A side-note to this discussion:
The EN/ISO 11073 device comms standards provide for device-originated
status flags of various sorts to be communicated.
This does not of course get around the always-erroneous first NIBP
reading, misplaced cuff - or any manual readings.
Nor, unless one resorts to further processing (as Ed mentioned in an
earlier mail) does it get around the correct reading and communication
of misleading data (such as 'positional' or 'damped' invasive lines).
However, it might lend weight to the argument for references to
persistent representations of native device data rather than embedding
interpretations of it?
Regards,
Melvin.
In mail of Mon, 16 Jul 2007 12:00:10, openehr-clinical-
request@openehr.org wrote:
Melvin Reynolds wrote:
A side-note to this discussion:
The EN/ISO 11073 device comms standards provide for device-originated
status flags of various sorts to be communicated.
This does not of course get around the always-erroneous first NIBP
reading, misplaced cuff - or any manual readings.
Nor, unless one resorts to further processing (as Ed mentioned in an
earlier mail) does it get around the correct reading and communication
of misleading data (such as 'positional' or 'damped' invasive lines).

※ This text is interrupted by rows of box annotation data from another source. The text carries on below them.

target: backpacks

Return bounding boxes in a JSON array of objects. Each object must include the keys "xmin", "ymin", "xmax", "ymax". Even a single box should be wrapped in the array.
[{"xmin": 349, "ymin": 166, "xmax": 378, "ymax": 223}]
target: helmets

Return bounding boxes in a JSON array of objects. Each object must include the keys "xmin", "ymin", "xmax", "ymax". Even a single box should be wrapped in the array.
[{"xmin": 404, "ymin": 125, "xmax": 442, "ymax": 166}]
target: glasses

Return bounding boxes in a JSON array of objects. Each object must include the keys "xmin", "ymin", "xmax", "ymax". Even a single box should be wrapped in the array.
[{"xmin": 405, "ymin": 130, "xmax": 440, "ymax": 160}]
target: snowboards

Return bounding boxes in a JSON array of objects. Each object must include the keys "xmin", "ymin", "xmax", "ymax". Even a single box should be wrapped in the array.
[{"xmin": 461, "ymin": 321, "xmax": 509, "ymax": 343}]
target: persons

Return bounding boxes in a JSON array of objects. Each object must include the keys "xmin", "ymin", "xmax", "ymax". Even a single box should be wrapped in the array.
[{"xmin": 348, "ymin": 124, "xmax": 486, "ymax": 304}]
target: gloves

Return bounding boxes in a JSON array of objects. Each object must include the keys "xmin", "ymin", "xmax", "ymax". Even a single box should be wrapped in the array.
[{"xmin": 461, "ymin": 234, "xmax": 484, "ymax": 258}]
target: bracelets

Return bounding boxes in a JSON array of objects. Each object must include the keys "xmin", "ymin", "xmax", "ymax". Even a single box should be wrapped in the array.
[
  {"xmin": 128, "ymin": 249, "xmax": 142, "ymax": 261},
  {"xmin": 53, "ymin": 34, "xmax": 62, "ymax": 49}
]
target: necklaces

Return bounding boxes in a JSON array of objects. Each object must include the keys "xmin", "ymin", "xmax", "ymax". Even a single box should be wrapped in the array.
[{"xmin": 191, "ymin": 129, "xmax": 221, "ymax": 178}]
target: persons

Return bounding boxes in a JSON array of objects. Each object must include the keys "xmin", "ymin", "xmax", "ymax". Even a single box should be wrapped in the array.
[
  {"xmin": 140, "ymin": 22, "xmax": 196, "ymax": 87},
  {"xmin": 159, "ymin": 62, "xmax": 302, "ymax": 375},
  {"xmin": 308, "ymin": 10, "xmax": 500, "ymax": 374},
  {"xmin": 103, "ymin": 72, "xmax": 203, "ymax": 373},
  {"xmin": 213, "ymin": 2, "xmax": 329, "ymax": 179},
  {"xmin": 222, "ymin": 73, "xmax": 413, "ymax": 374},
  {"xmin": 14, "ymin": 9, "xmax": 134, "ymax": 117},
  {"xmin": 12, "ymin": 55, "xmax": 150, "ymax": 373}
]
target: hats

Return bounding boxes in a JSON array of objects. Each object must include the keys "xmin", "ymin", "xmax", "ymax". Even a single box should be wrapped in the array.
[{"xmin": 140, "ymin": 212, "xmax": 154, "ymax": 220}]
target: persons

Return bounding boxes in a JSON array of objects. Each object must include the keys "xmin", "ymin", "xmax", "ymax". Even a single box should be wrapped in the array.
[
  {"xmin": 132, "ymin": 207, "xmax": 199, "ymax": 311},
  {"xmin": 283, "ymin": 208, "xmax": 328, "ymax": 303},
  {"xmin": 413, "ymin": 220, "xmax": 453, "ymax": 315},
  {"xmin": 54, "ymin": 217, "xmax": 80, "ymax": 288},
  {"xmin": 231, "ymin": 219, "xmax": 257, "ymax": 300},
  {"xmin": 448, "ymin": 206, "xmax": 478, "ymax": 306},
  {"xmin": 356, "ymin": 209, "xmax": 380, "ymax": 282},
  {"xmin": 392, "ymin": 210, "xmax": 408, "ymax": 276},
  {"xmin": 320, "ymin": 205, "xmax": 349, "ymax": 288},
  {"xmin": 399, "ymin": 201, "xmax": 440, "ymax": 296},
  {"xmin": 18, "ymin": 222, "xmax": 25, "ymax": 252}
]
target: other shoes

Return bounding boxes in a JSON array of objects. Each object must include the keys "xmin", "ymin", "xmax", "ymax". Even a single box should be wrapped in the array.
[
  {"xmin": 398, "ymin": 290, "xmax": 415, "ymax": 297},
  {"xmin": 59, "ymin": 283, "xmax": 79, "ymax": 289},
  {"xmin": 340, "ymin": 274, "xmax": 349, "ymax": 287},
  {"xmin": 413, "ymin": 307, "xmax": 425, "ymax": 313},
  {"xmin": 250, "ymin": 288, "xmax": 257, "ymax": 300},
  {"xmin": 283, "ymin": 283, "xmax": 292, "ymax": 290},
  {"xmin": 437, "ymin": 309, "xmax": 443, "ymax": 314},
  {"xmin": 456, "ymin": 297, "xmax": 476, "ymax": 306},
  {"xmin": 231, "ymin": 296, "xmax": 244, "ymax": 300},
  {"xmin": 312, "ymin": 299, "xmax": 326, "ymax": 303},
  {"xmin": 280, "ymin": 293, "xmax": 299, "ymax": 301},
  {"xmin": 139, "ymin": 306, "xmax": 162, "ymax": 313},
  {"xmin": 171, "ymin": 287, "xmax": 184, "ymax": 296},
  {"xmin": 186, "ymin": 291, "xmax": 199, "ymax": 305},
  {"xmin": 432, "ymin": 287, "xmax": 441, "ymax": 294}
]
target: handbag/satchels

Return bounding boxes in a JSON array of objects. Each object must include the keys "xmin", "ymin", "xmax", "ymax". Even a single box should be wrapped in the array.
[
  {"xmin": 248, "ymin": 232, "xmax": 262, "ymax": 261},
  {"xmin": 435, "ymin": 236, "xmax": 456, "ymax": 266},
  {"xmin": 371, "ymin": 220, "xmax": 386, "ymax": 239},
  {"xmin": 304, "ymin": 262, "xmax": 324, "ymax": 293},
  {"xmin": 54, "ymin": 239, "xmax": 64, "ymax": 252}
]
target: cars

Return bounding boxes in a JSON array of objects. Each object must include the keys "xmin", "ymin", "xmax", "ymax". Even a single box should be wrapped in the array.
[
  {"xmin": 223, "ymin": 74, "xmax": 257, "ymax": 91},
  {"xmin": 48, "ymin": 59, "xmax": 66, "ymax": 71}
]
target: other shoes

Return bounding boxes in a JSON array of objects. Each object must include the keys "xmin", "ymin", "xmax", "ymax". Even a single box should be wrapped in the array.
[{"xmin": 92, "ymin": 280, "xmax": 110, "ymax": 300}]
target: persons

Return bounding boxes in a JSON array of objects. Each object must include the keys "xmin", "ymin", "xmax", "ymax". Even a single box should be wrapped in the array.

However, it might lend weight to the argument for references to
persistent representations of native device data rather than embedding
interpretations of it?
Regards,
Melvin.
Melvin,
I agree with this, and it is something we have been conscious of in the
past, and is one of the reasons you can have a summarised / simplified
form of data inline in the openEHR EHR, with a link to an external
source such as a different system that collect vital signs raw device
output, or PACS images.
My feeling from this discussion is that there may indeed be some merit
in marking devices and / or provider organsiations in a demographic
database 'data reliability' markers, that can then be used to filter the
main EHR data - then you could run queries that e.g. compared the
variance or SD when measurements from a certain device were out or in,
and probably fairly quickly isolate an unreliable / badly calibrated
device. You could even calibrate properly in retrospect and potentially
overwrite the original values recoded over time with adjusted values
taking into account proper calibration.